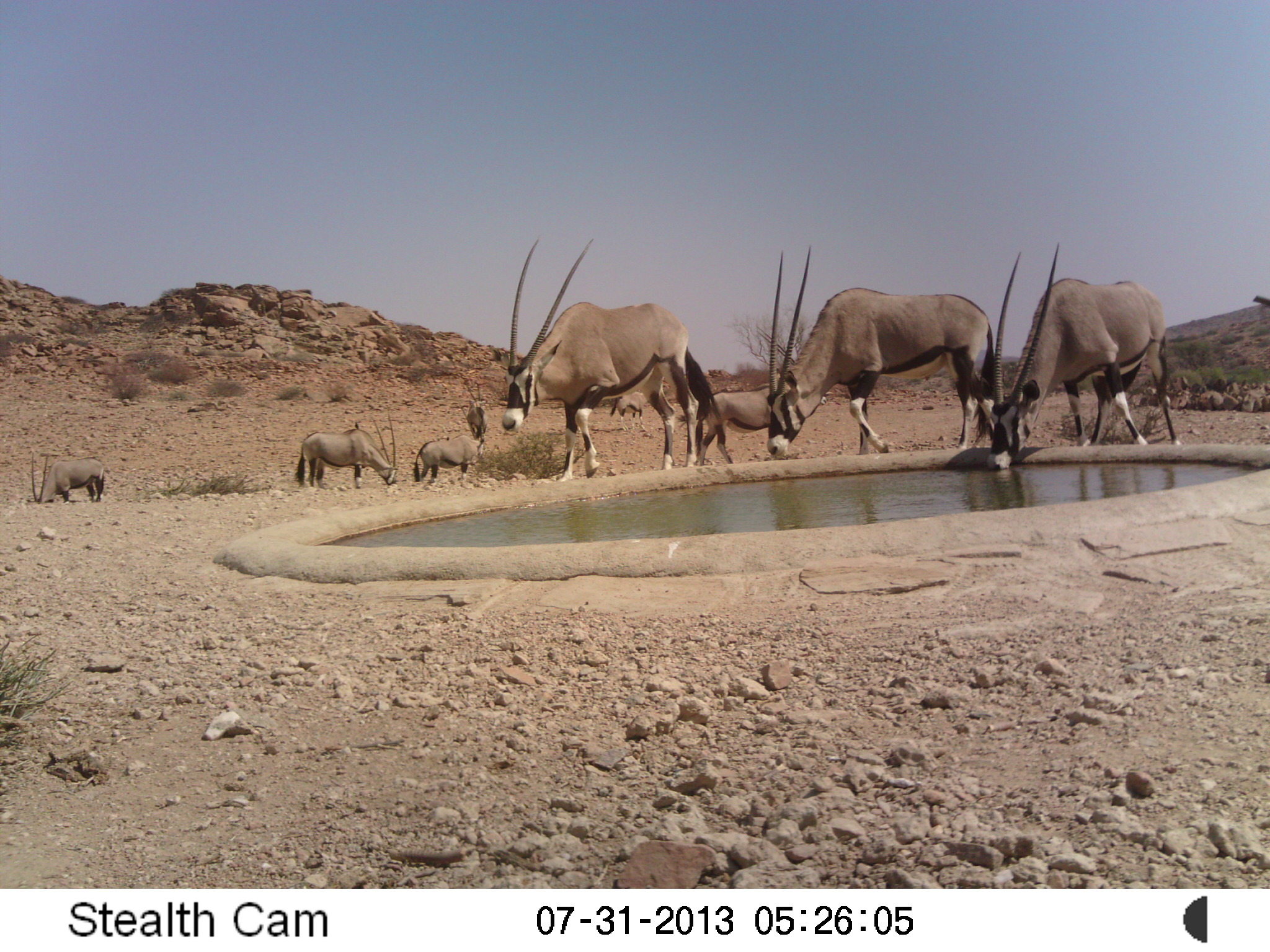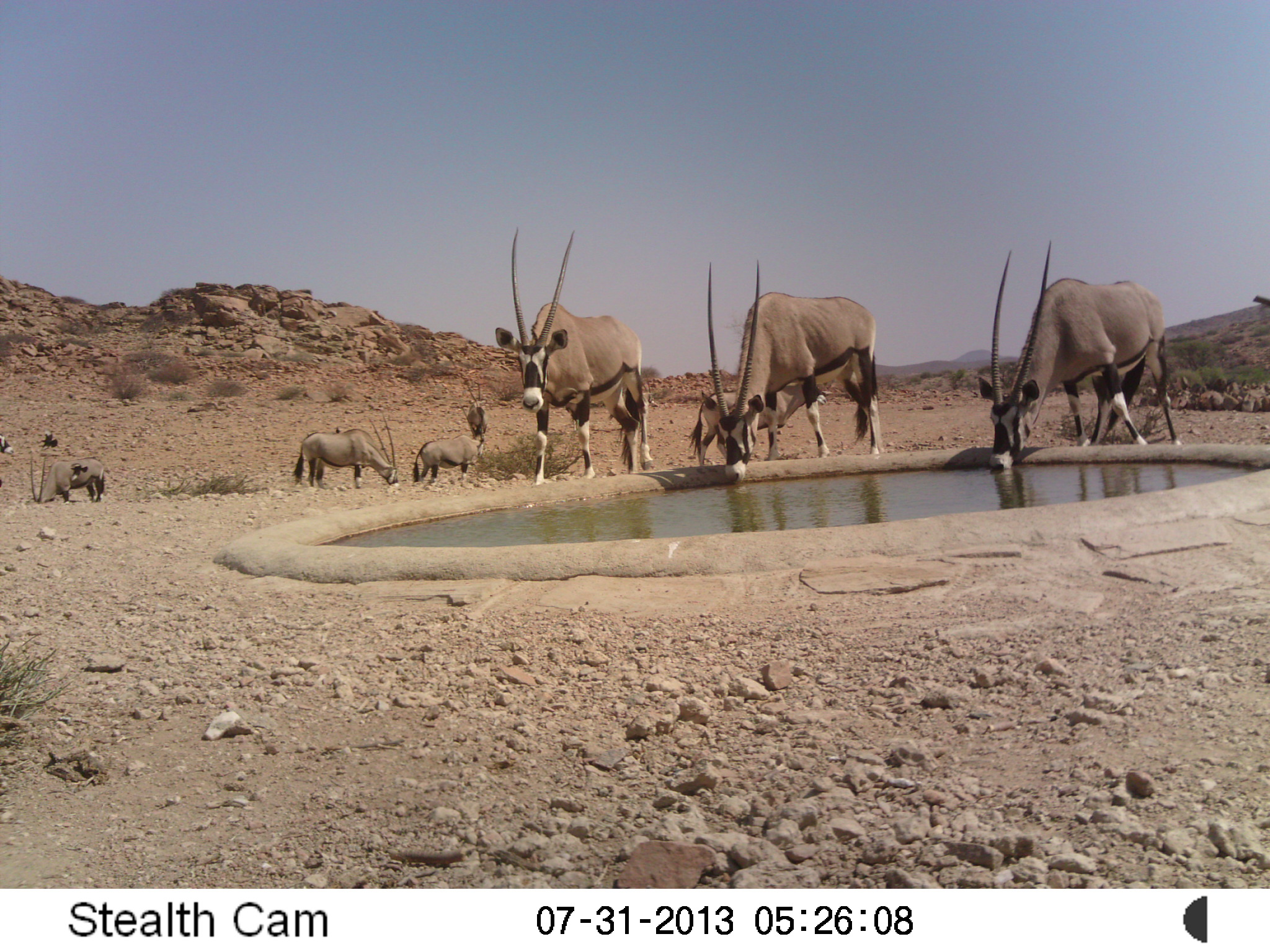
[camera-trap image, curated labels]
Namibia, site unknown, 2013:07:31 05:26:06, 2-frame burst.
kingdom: Animalia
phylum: Chordata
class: Mammalia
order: Artiodactyla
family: Bovidae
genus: Oryx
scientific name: Oryx gazella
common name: gemsbok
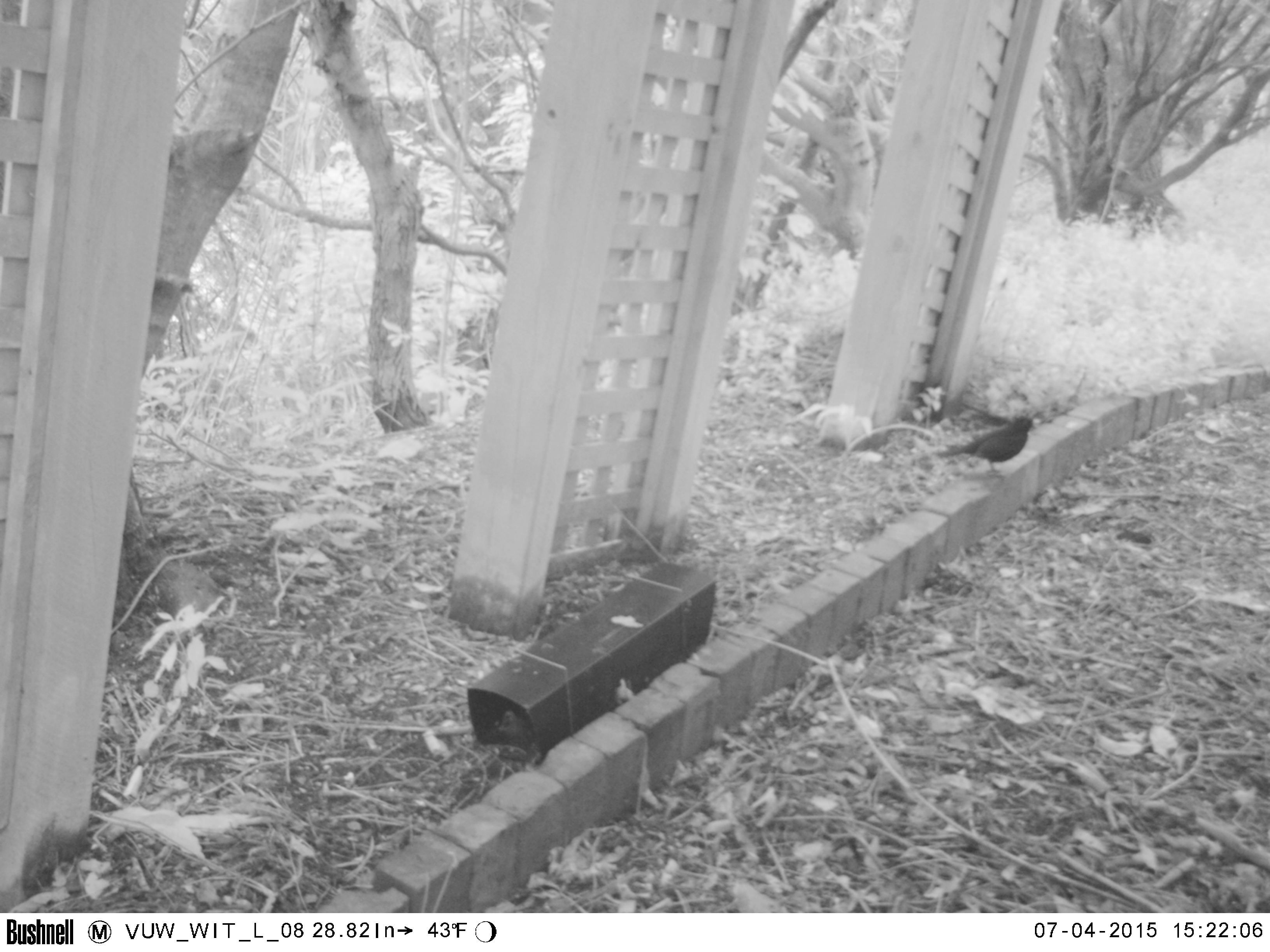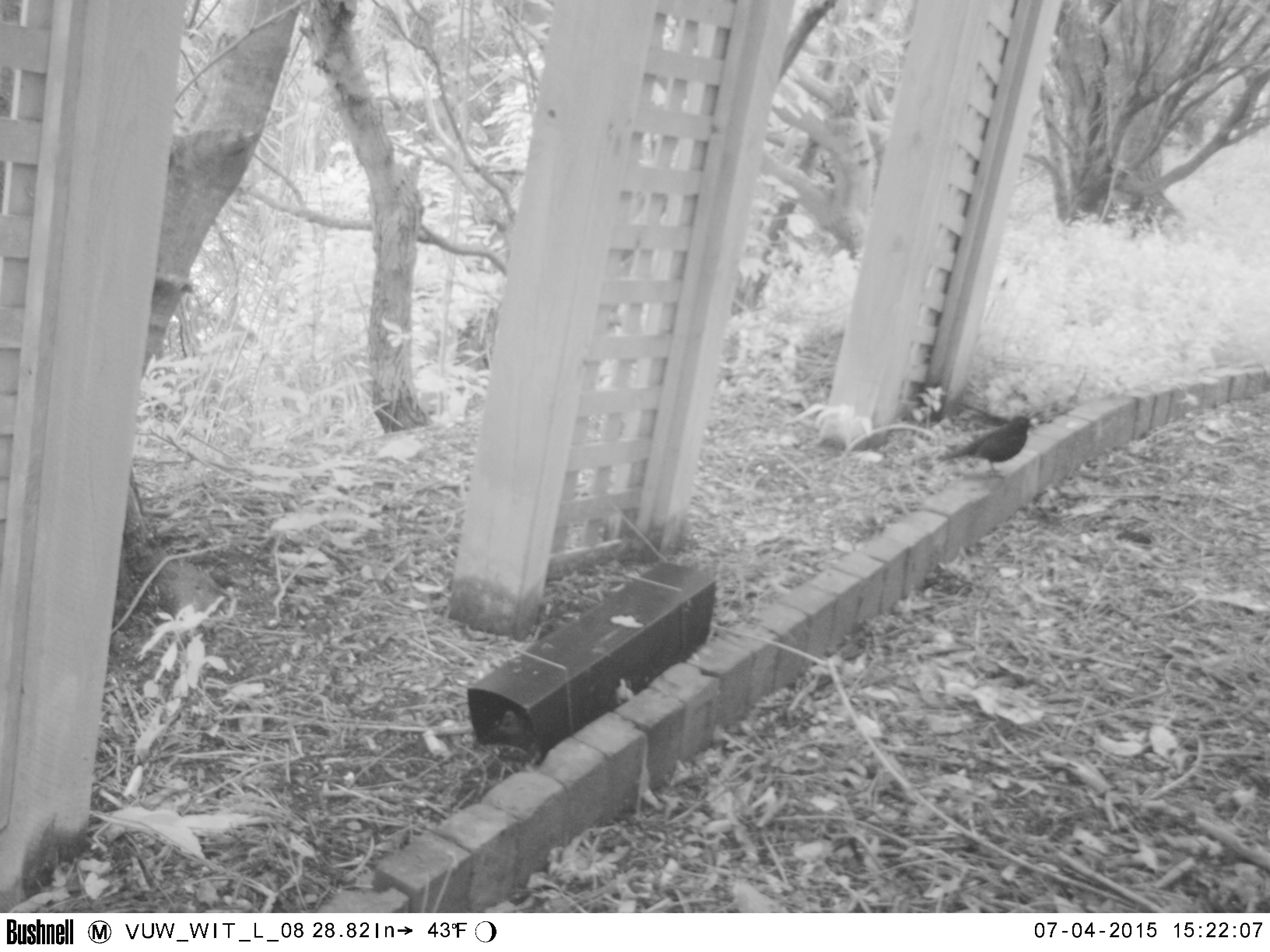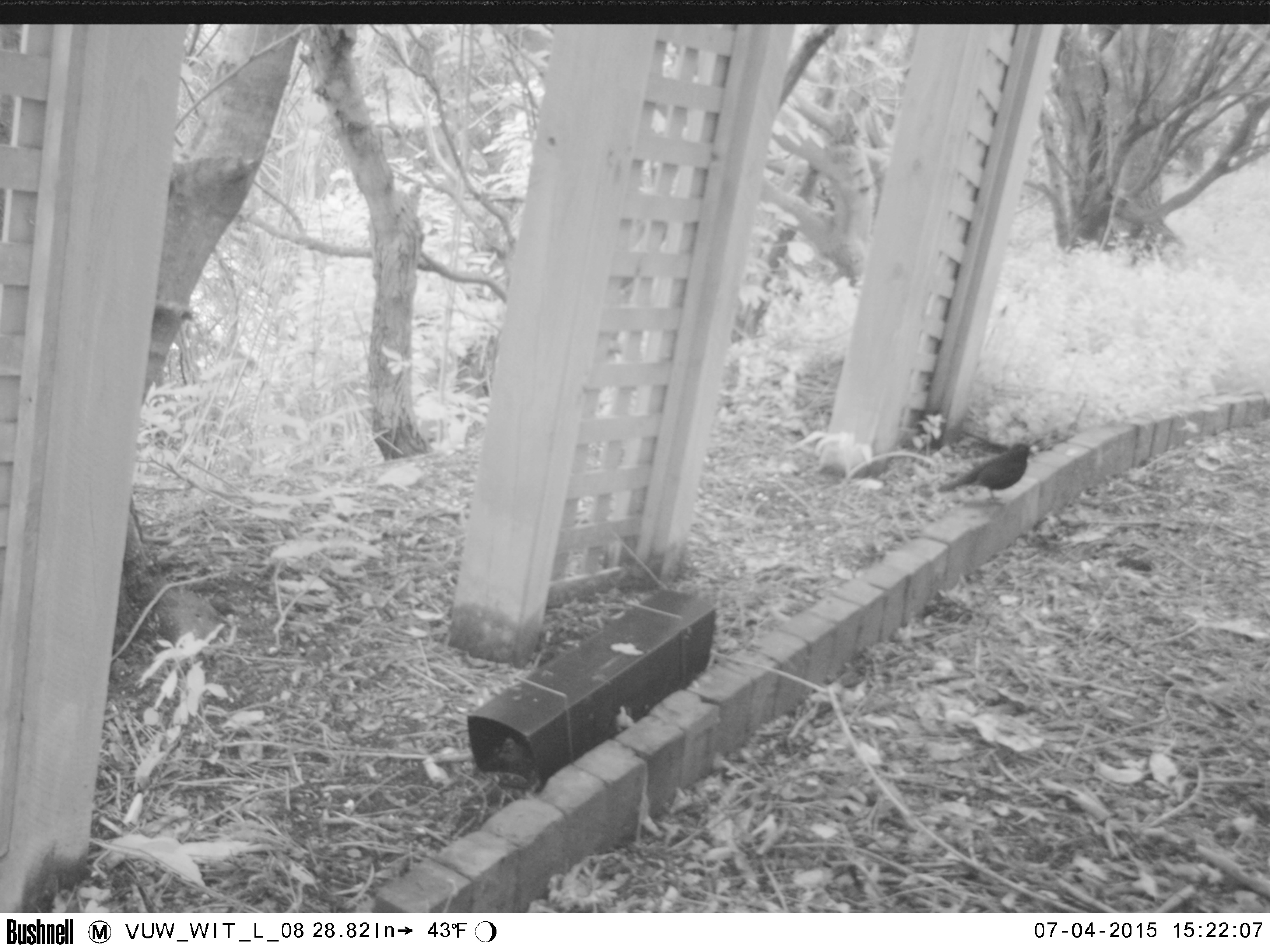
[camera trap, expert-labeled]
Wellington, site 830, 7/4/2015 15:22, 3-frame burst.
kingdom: Animalia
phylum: Chordata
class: Aves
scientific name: Aves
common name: bird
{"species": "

**Activity**:
Please give back the material above exactly as written, pictures omitted.

**Solution to the exercise**:
[camera-trap image, curated labels]
Namibia, site unknown, 2013:07:31 05:26:06, 2-frame burst.
kingdom: Animalia
phylum: Chordata
class: Mammalia
order: Artiodactyla
family: Bovidae
genus: Oryx
scientific name: Oryx gazella
common name: gemsbok
[camera trap, expert-labeled]
Wellington, site 830, 7/4/2015 15:22, 3-frame burst.
kingdom: Animalia
phylum: Chordata
class: Aves
scientific name: Aves
common name: bird
{"species": "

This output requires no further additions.